The last couple of years featured better-than-expected cooling on inflation alongside a resilient economy. The Fed’s preferred measure of inflation, core personal consumption expenditures, which excludes volatile food and energy prices, hovered at 2.8% at the end of last year. Before the threat of tariffs, Coronado was forecasting continued progress toward the Fed’s 2% target. But that’s now changed. She expects inflation to stall and remain close to 3% instead of cooling down, with risk to the upside in the second half of the year if more tariffs begin to trickle in.
“What we saw last time we did a trade war under Trump’s first administration is it kind of hit the global manufacturing sector and took the sector into recession,” she said. “The Fed, because inflation was low at the time, was able to cut rates and soften the blow. We don’t think that’s the case this time because inflation is above their target. So they won’t be cutting rates anytime soon. And you will see the pass-through impact of some of these policies on growth.”
She doesn’t expect any rate cuts until the second half of the year.
“Now, why do we have the Fed cutting at all is a good question. And that comes down to: we do expect that growth will cool,” she added.
Her forecast for US GDP is 2.5% for the early part of the year but slowing to 1% by the fourth quarter. The job market is also expected to slow down, going from an average of 175,000 jobs created monthly to below 100,000.
The next indication that fear is spreading through markets is a widening of credit spreads as investors demand higher yields for taking on more risk of default, which is what Coronado will be watching for.
Biggest risks
The risk of a recession is always there. In any given year, it sits at a 20% chance, but Coronado has set a 35% chance of a recession over the next 12 months.
Her biggest fear is geopolitical risks and shifts in alliances between countries. On the pro side, conflict would be a positive for the defense sector. On the cons side, it would negatively affect the European economy. As for Mexico and Canada relations, if tariffs are implemented, it would negatively hit the auto sector.
Her second concern is disruptions to the federal payments system and contracts, which are being witnessed amid the DOGE shake-ups that are laying off federal workers and trying to cut down spending. This will especially hit sectors such as renewable energy, agricultural firms, and even payments to hospitals that are being interrupted.
“As a macroeconomist, I tend to think that one of the ingredients to US exceptionalism is stability and the rule of law,” Coronado said. “So we’ve seen a lot of disruptive actions that directly involve payment systems and being a person that’s in markets and appreciates liquidity and efficiency of operations, it worries me to see chaotic intervention.”

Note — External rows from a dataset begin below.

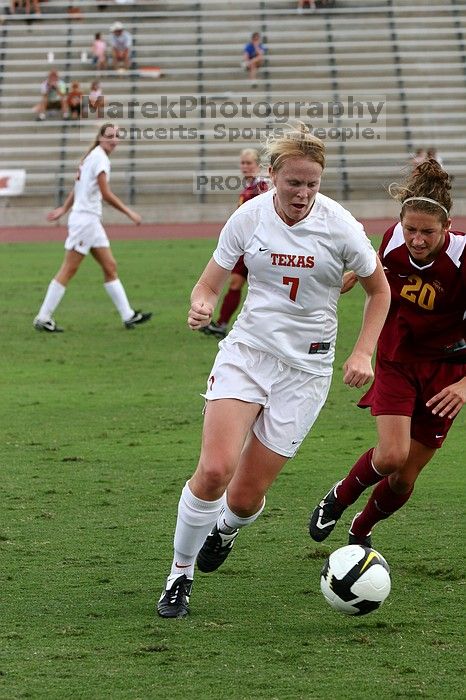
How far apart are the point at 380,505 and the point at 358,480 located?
0.67ft

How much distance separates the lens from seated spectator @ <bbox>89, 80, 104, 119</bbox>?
29.9 metres

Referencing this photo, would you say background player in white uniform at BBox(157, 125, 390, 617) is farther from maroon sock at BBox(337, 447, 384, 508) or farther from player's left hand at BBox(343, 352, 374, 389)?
maroon sock at BBox(337, 447, 384, 508)

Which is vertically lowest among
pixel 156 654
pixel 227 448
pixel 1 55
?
pixel 1 55

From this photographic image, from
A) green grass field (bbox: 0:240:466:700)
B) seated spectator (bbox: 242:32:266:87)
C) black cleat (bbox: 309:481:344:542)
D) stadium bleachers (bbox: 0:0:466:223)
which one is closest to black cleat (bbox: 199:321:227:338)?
green grass field (bbox: 0:240:466:700)

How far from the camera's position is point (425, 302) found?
17.8ft

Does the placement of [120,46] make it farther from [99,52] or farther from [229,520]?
[229,520]

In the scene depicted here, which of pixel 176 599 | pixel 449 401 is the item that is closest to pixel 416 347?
pixel 449 401

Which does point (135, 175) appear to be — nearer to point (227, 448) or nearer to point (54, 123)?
point (54, 123)

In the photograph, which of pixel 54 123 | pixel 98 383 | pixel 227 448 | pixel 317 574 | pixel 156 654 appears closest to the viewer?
pixel 156 654

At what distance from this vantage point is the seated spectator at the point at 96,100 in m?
29.9

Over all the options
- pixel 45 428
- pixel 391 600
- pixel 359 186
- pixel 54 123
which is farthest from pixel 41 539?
pixel 54 123

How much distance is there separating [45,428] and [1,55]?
25.7 meters

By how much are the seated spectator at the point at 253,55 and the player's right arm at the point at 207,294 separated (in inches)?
1063

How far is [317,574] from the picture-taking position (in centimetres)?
547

As for AI stocks, there’s too much speculative excess priced into their valuations, she noted. Even big winners like Nvidia, with wide profit margins, are expected to see a slowdown in growth as the company matures and competition increases.

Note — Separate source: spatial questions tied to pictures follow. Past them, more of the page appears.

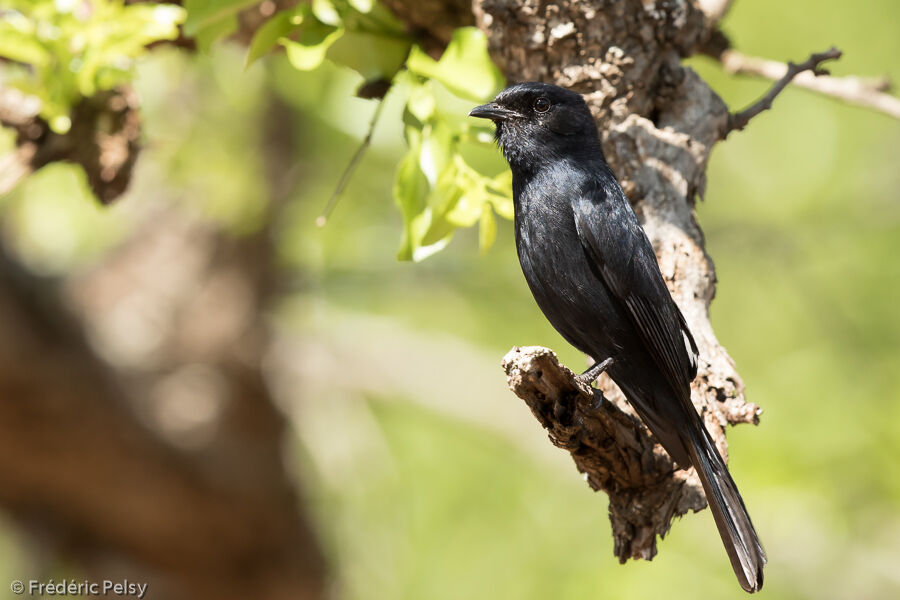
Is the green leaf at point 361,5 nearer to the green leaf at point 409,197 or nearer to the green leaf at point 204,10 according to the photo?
the green leaf at point 204,10

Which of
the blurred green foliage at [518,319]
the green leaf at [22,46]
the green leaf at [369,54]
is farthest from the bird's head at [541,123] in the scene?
the blurred green foliage at [518,319]

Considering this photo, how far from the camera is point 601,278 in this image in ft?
9.97

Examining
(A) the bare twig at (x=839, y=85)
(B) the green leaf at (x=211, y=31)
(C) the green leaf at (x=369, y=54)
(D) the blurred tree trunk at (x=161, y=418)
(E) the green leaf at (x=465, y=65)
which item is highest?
(A) the bare twig at (x=839, y=85)

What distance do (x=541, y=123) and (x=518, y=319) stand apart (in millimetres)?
5646

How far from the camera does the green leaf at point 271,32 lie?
3.34 m

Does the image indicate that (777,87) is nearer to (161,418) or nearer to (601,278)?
(601,278)

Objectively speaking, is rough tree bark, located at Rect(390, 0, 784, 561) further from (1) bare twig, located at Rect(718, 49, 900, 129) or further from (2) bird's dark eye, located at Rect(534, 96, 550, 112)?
(1) bare twig, located at Rect(718, 49, 900, 129)

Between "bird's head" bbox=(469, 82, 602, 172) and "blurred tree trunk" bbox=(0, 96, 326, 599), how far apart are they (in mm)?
3976

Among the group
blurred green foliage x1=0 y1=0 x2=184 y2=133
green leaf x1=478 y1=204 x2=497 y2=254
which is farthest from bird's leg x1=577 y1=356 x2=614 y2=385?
blurred green foliage x1=0 y1=0 x2=184 y2=133

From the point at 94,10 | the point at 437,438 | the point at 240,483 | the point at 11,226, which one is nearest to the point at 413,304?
the point at 437,438

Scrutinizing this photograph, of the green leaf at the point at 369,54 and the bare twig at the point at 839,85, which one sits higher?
the bare twig at the point at 839,85

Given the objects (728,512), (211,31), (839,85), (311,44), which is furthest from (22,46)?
(839,85)

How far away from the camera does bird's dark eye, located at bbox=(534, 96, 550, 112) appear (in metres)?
3.22

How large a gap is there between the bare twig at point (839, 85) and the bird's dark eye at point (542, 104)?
3.60 ft
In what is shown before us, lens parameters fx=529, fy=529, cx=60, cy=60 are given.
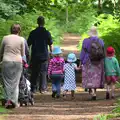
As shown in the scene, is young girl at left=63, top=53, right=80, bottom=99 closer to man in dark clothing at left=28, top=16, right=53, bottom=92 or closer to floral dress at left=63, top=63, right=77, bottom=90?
floral dress at left=63, top=63, right=77, bottom=90

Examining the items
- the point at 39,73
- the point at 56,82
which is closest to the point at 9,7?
the point at 39,73

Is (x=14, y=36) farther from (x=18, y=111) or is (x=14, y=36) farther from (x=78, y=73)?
(x=78, y=73)

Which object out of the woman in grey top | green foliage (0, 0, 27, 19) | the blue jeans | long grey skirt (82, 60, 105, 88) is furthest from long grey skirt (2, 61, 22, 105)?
green foliage (0, 0, 27, 19)

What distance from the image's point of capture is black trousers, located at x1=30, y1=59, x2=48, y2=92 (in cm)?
1454

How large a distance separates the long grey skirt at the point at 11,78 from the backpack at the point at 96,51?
255 cm

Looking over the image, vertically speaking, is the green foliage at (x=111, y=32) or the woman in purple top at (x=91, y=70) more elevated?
the green foliage at (x=111, y=32)

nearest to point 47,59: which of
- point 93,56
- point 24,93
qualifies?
point 93,56

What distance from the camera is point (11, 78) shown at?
10953 mm

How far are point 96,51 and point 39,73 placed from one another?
92.7 inches

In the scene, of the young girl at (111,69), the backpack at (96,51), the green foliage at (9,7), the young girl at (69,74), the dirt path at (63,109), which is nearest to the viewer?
the dirt path at (63,109)

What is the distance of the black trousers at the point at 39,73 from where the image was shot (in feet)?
47.7

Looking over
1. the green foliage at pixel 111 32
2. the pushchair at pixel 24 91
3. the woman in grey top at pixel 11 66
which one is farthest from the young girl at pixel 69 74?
the green foliage at pixel 111 32

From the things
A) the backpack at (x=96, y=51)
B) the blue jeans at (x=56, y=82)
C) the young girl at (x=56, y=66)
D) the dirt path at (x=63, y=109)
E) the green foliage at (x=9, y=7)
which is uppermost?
the green foliage at (x=9, y=7)

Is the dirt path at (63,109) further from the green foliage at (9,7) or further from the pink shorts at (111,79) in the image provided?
the green foliage at (9,7)
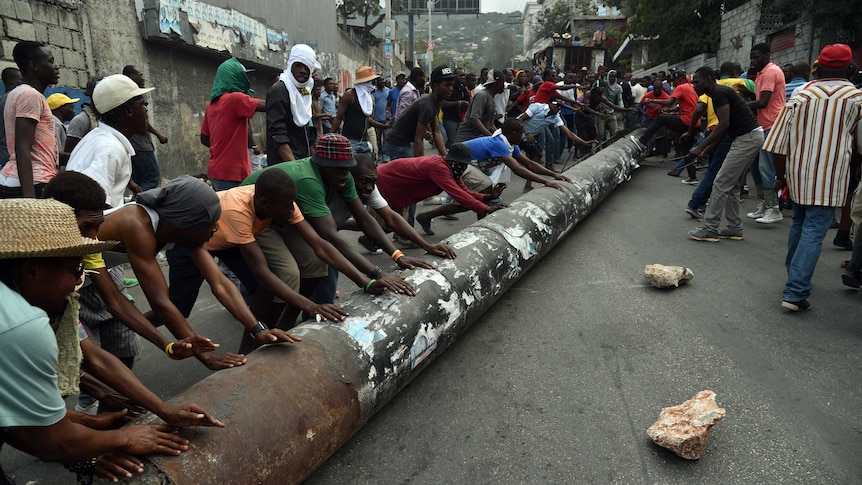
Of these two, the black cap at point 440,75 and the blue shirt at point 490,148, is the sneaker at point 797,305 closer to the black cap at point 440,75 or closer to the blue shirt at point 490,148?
the blue shirt at point 490,148

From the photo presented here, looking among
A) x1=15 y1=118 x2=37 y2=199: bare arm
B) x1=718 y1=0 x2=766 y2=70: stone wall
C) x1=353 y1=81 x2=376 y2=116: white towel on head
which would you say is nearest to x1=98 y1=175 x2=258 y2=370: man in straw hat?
x1=15 y1=118 x2=37 y2=199: bare arm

AI’s impact on productivity is real and will be a positive tailwind. Still, for now, markets may have gotten ahead of themselves as they bet on what she believes is unsustainable valuations. This suggests that the resilience of Big Tech’s ability to carry the market through uncertainty will be tested this year.

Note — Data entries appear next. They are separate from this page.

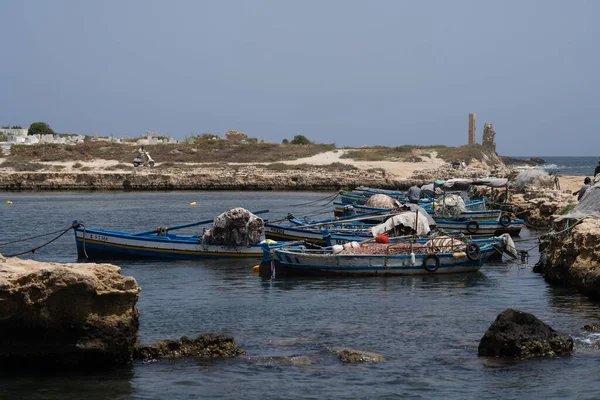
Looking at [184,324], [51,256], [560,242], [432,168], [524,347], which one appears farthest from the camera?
[432,168]

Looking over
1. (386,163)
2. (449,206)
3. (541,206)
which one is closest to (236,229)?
(449,206)

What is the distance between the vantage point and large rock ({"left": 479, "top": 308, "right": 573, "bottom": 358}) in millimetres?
15062

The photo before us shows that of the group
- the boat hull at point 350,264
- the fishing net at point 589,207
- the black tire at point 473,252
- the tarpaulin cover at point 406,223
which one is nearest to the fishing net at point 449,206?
the tarpaulin cover at point 406,223

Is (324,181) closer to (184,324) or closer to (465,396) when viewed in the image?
(184,324)

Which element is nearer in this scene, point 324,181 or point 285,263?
point 285,263

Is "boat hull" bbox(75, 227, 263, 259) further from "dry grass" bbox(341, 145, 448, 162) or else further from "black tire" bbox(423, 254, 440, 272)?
"dry grass" bbox(341, 145, 448, 162)

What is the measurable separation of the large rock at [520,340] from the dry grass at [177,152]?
74295 mm

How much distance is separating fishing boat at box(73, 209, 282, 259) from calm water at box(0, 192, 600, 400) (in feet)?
1.97

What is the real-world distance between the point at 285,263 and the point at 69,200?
4026 centimetres

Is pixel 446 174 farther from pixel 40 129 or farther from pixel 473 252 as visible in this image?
pixel 40 129

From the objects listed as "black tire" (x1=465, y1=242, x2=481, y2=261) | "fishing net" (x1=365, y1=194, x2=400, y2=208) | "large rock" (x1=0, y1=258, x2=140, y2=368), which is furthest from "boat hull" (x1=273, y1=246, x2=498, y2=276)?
"fishing net" (x1=365, y1=194, x2=400, y2=208)

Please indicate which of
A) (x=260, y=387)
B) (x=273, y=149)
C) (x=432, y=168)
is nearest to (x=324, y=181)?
(x=432, y=168)

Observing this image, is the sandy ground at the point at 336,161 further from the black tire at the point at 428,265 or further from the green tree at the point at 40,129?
the black tire at the point at 428,265

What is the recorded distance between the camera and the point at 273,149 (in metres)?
95.6
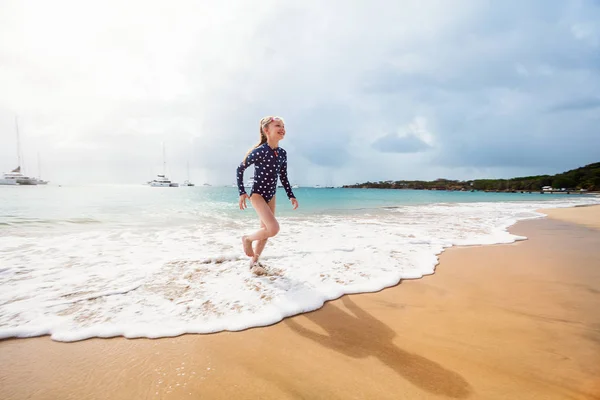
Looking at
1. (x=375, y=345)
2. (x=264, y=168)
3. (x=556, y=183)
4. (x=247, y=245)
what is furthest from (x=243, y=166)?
(x=556, y=183)

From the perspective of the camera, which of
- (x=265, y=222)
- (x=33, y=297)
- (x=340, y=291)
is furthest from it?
(x=265, y=222)

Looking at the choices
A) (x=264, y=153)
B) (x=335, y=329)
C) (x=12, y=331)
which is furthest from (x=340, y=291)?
(x=12, y=331)

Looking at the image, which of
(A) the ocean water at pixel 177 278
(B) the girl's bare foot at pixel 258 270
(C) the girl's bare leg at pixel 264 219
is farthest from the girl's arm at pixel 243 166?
(A) the ocean water at pixel 177 278

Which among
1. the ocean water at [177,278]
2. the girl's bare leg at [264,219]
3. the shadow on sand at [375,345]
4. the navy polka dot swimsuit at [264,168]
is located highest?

However, it’s not all doom.
“US companies just proved themselves to be very resilient to a lot of uncertain developments during and after the pandemic,” she said. “So I wouldn’t count them out. There are a lot of battle-tested risk managers across many sectors. They’re going to definitely have a busy year, but that doesn’t mean that it’s automatically going to be the worst outcome that manifests itself.”